Government backs the Homelessness Reduction Bill, but we’re not over the finishing line yet

by Bob Blackman MP

Today marks a huge step forward for my Private Member’s Bill – due to be debated this Friday 28 October – with the government announcing its support for the bill. The Homelessness Reduction Bill offers a very real opportunity to offer meaningful support to people shut out of the current system and to place a new duty on councils to prevent people becoming homeless in the first place.

Even with government backing, there’s no guarantee that the bill will be carried on Friday and it’s absolutely vital that at least 100 MPs turn up to the debate and vote in favour of the bill to carry it through this first hurdle.

Parliamentary business can be a thorny and difficult process to navigate. This is especially the case when it comes to Private Members’ Bills, as they’re allocated very little time and debates are always scheduled on a Friday when most MPs are away from Westminster in order to spend time working in their constituencies. The odds are stacked against them ever making it past their first debate and, as we saw just last week with the failure John Nicolson MP’s ‘Turing Bill’ to pass, you can never be sure of what will happen.

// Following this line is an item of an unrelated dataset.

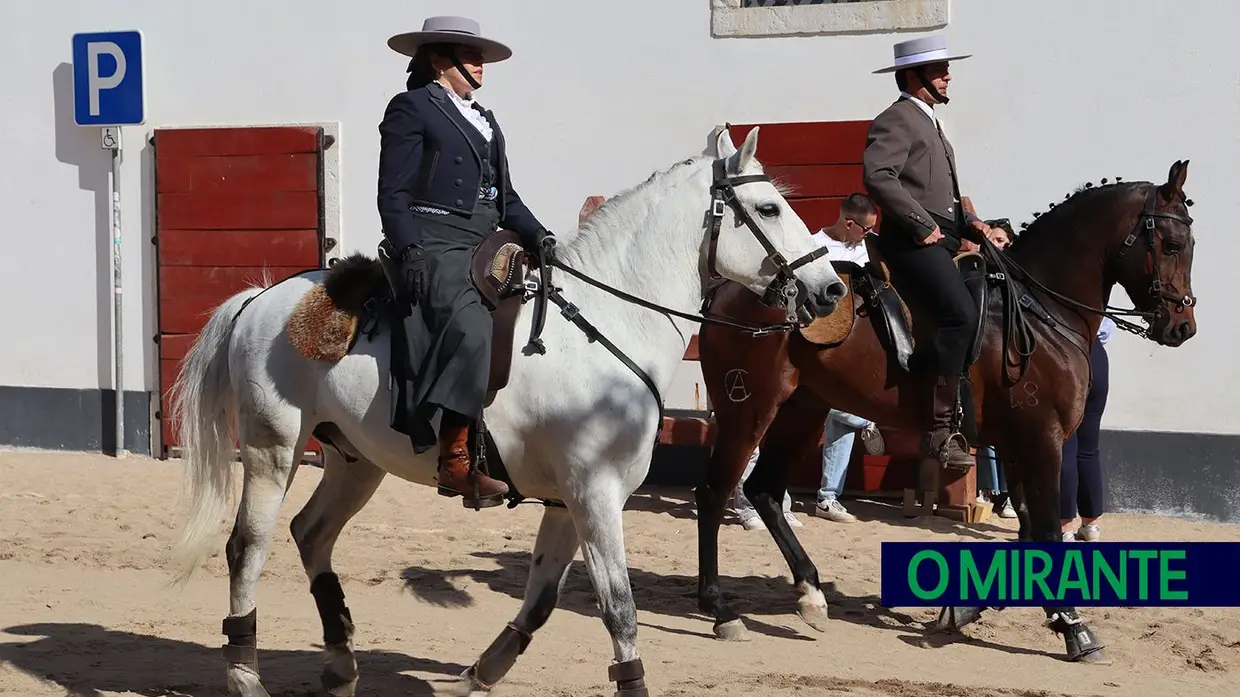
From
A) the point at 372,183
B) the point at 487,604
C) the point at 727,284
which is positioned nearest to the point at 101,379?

I would argue that the Homelessness Reduction Bill is somewhat unique as Private Member’s Bills go. As a member of the cross-party Communities and Local Government Select Committee, I took the opportunity to utilise the committee’s recent report on homelessness and to tie that into the creation of my bill. Clive Betts, the Chair, also kindly agreed to have the committee conduct pre-legislative scrutiny of the bill and I revised the original draft of the bill in response to the committee’s recommendations. There are no direct precedents for this.

Now that the bill has been given government backing, I’m hugely grateful to the Secretary of State, Sajid Javid, and the Local Government Minister, Marcus Jones, in particular, for seizing this historic opportunity to tackle homelessness. This is obviously very helpful in terms of getting this legislation onto the books, but it’s important to say that it’s not just about getting Government support. I want to ensure that Members from all sides of the House back this bill and I’ll be spending the next few days rallying more MPs to commit to voting in favour on Friday.

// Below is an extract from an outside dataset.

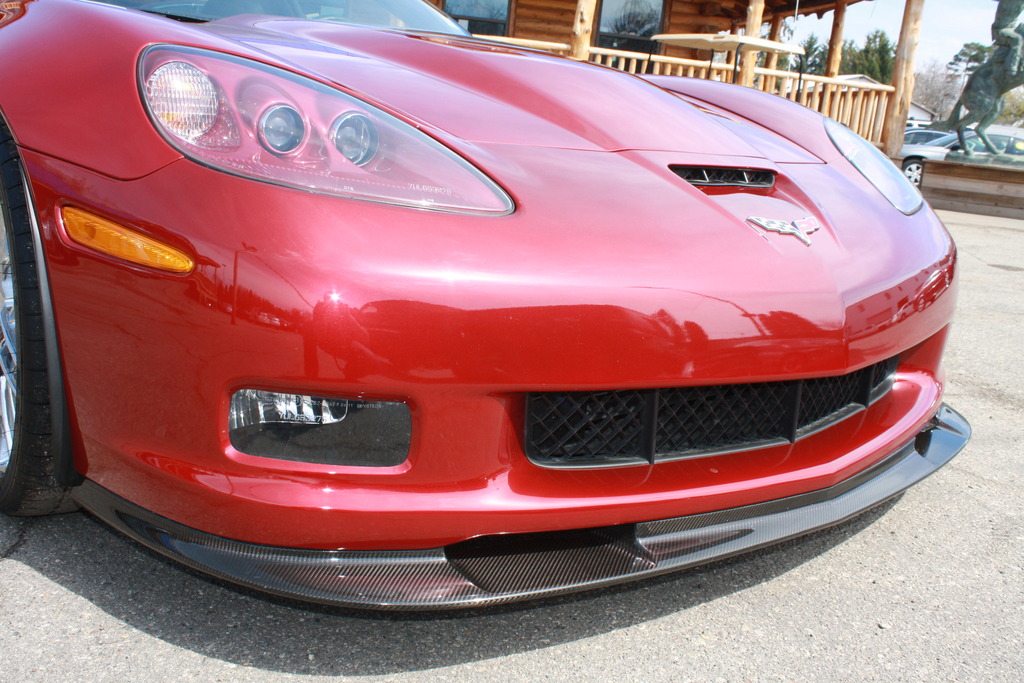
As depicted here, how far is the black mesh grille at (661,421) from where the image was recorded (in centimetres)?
142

So to colleagues who may be reading this, now is the time to make your commitment to helping those faced with homelessness clear. If you’re a constituent, it’s not too late to contact your MP to let them know that their vote on Friday could still make the difference between this bill succeeding or failing.

This is a once in a generation opportunity to radically improve the way we tackle homelessness in England and there is no room for complacency.